Sağduyu Tanrısızlığın İlmihali/İman Akılla Uzlaştırılamaz, Birleştirilemez ve Akıl İmandan Üstündür

İlahiyatçılara göre, iman, açık olmayan bir istektir. Bundan şu sonuç çıkar ki, din, açık olmayan ya da akla çok aykırı olan iddialara tam bir olgunlukla inanmayı gerektirir. Bu, inanış hakkında aklın karar verme yetkisini kabul etmemek, aklın imanla uzlaşmasının, birleşmesinin olanaksız olduğunu açıklamak değil midir? Madem din imamları aklı sürmeyi gerekli gördüler; bu aklı, imanla birleştirmenin imkânsızlığını din imamlarının anlamış olması ve otoriteleri, birçok kafalardaki açıklıktan daha önemli ve okumuşların tanıklığına üstün görünen rahiplere körü körüne bağlanmaktan başka bir şey olmayan imanla uzlaşmanın mümkün olmadığını, din imamlarının hissetmiş olması gerekir.
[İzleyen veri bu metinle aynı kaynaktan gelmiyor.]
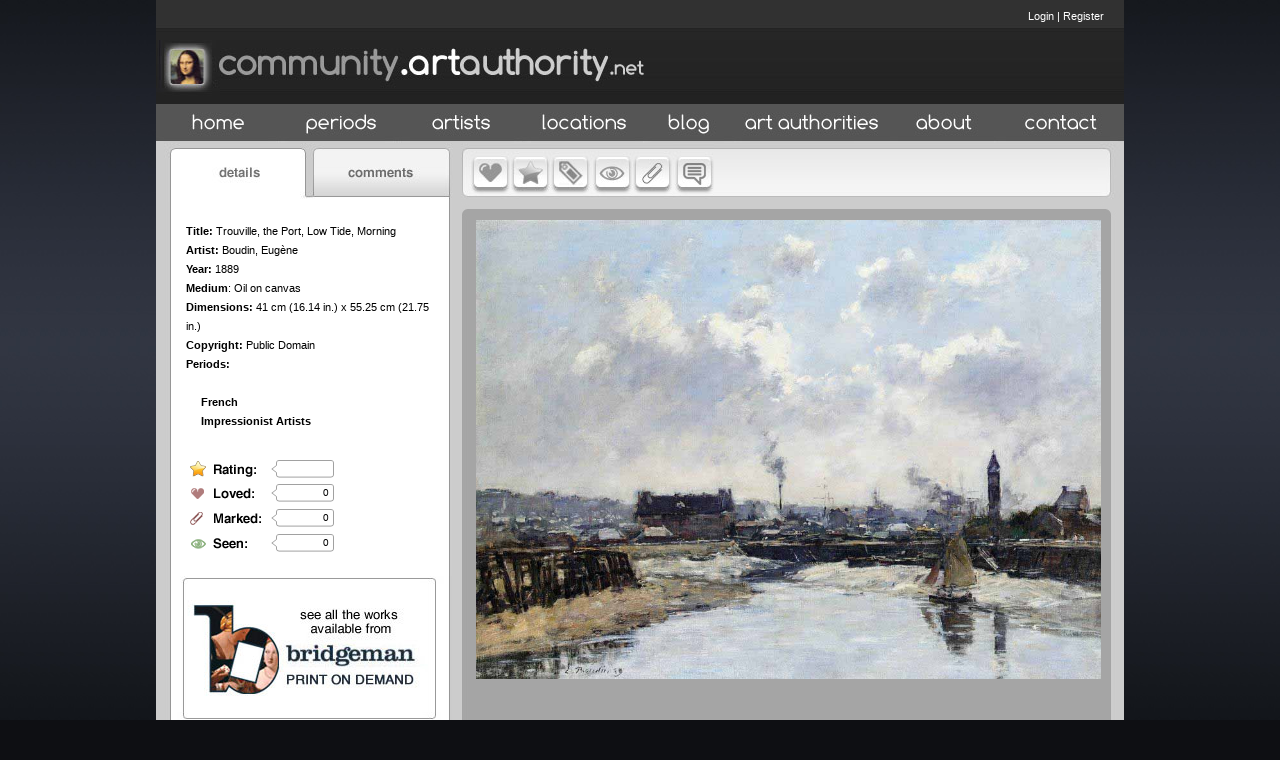

--- FILE ---
content_type: application/x-javascript
request_url: http://artauthority.dev.projecta.com/js/jslib.js
body_size: 366
content:
function DisplayEncryptedEmail(sEncryptedEmail)
{
var sDecryptedEmail, cChars, sChar

if (sEncryptedEmail == '')
{
	return sEncryptedEmail;
}

sDecryptedEmail = ''
//sEncryptedEmail = sEncryptedEmail.replace('^2', '@') // Doesn't work in NS 4.x

sEncryptedEmail = sEncryptedEmail.substring(0, sEncryptedEmail.indexOf('^2')) + '@' + sEncryptedEmail.substring(sEncryptedEmail.indexOf('^2') + 2, sEncryptedEmail.length)

for (cChars = 0; cChars <= sEncryptedEmail.length - 1; cChars++)
	{
	sChar = sEncryptedEmail.charAt(cChars)

	if (sChar == 'u') sChar = 'e'
	else if (sChar == 'o') sChar = 'i'
	else if (sChar == 'i') sChar = 'o'
	else if (sChar == 'e') sChar = 'u'
	else if (sChar == 'a') sChar = 'y'
	else if (sChar == 'y') sChar = 'a'
	else if (sChar == 'r') sChar = 's'
	else if (sChar == 'n') sChar = 't'
	else if (sChar == 'm') sChar = 'b'
	else if (sChar == 'l') sChar = 'c'
	else if (sChar == 'c') sChar = 'l'
	else if (sChar == 'b') sChar = 'm'
	else if (sChar == 't') sChar = 'n'
	else if (sChar == 's') sChar = 'r'
	
	sDecryptedEmail = sDecryptedEmail + sChar
	}

	sDecryptedEmail = sDecryptedEmail
	
return sDecryptedEmail;
}
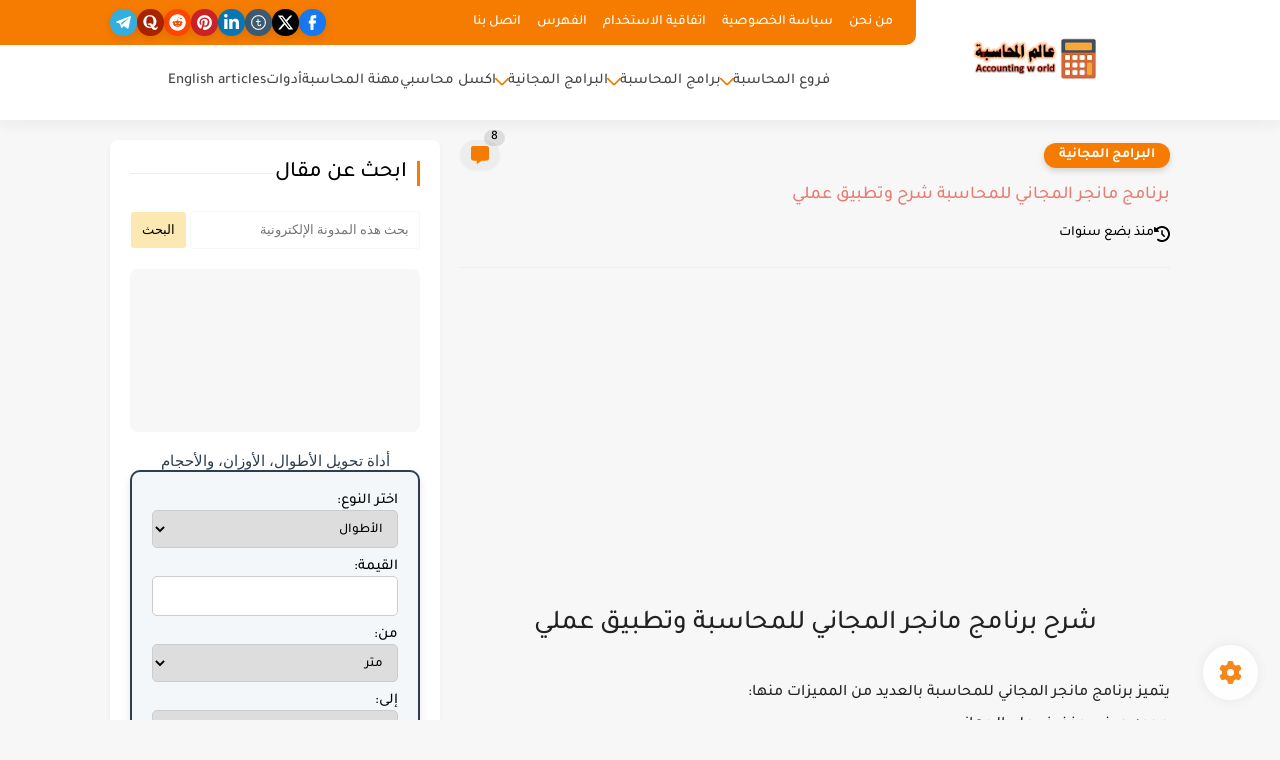

--- FILE ---
content_type: text/html; charset=utf-8
request_url: https://www.google.com/recaptcha/api2/aframe
body_size: 268
content:
<!DOCTYPE HTML><html><head><meta http-equiv="content-type" content="text/html; charset=UTF-8"></head><body><script nonce="20u5kGHfHSfU0XOtl2YPKQ">/** Anti-fraud and anti-abuse applications only. See google.com/recaptcha */ try{var clients={'sodar':'https://pagead2.googlesyndication.com/pagead/sodar?'};window.addEventListener("message",function(a){try{if(a.source===window.parent){var b=JSON.parse(a.data);var c=clients[b['id']];if(c){var d=document.createElement('img');d.src=c+b['params']+'&rc='+(localStorage.getItem("rc::a")?sessionStorage.getItem("rc::b"):"");window.document.body.appendChild(d);sessionStorage.setItem("rc::e",parseInt(sessionStorage.getItem("rc::e")||0)+1);localStorage.setItem("rc::h",'1768833854313');}}}catch(b){}});window.parent.postMessage("_grecaptcha_ready", "*");}catch(b){}</script></body></html>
"İdrakinizi kurban ediniz; tecrübeden vazgeçiniz, ileri gelenlerinizin tanıklığına güvenmeyiniz, Allah adına size bildirdiğimiz şeylere körü körüne itaat ediniz!" Dünyanın bütün rahiplerinin kullandığı dil, işte budur. Mutluluğumuz için en gerekli şeyler diye bize sundukları ilkeler söz konusu olunca, asla muhakeme etmemek, düşünmemek gerektiği noktasından başka hiçbir noktada birleşmezler.

Aklımı hiçbir zaman kurban etmeyeceğim. Çünkü, yalnız bu akıl, bana iyiliği kötülükten, hakkı batıldan ayırt ettirebilir. Eğer sizin iddia ettiğiniz gibi, aklım Allah'tan geliyorsa, çok cömert olduğunu söylediğiniz Allah'ın, ancak beni yok etmek ve öldürmek üzere, sırf beni bir tuzağa düşürmek için aklı bana vermiş olduğuna hiçbir zaman ihtimal vermem. Ey rahipler! Allah'ınızın bir bağışı, vergisi olduğunu bize temin ettiğiniz aklı tanımlarken, Allah'ınıza iftira ettiğinizi görmüyor musunuz?

Tecrübeden asla vazgeçmeyeceğim. Çünkü, tecrübe, hayalgücünden ya da bana kabul ettirilmeye çalışılan rehberlerin otoritesinden daha güvenilir bir yol göstericidir. Bu tecrübe bana gösteriyor ki, hırs ve çıkar, o rehberlerin gözlerini görmez hale getirebilir ve kendilerini de yanlış yola saptırabilir ve tecrübenin otoritesi, ya aldatmaya çok elverişli, ya da başkalarını aldatmakta çok çıkarcı olarak bildiğim birçok insanın kuşkulu tanıklığından, kesin olarak, büsbütün başka bir önem ve değerdedir ve ruhun üzerinde büsbütün başka bir hüküm ve etkiye sahiptir.

Duygularıma güvenmeyeceğim. Çünkü, bilirim ki, bazen beni hataya düşürebilir. Ancak öte yandan biliyorum ki, duygularım beni hep aldatmaz. Pekâlâ bilirim ki, göz, güneşi gerçekte olduğundan çok küçük gösterir. Ancak, duyguların yeniden uygulanmasından başka bir şey olmayan tecrübe gösterir ki, eşya ne kadar uzak olursa o ölçüde küçük görünür. Dolayısıyla, güneşin yerküresinden çok büyük olduğuna emin olurum. Dolayısıyla, duygularımın, bana alelacele verdirmiş olduğu kararları soruşturmak için, duygularım yeterlidir.

Duygularımın tanıklığına güvenmemeyi bana ihtar ederek, rahipler, her dinin kanıtlarını benim için çürütür. Eğer insanlar, hayalgüçleri tarafından aldatılabilirse, eğer onların duyguları aldatıcıysa, atalarımız üzerinde etkili olmuş mucizelere inanmam nasıl istenilebilir? Eğer duygularım sadık olmayan yol göstericilerse, bana, gözlerimin önünde yapılan mucizelere hiç güvenmemek gerektiği öğretiliyor demektir.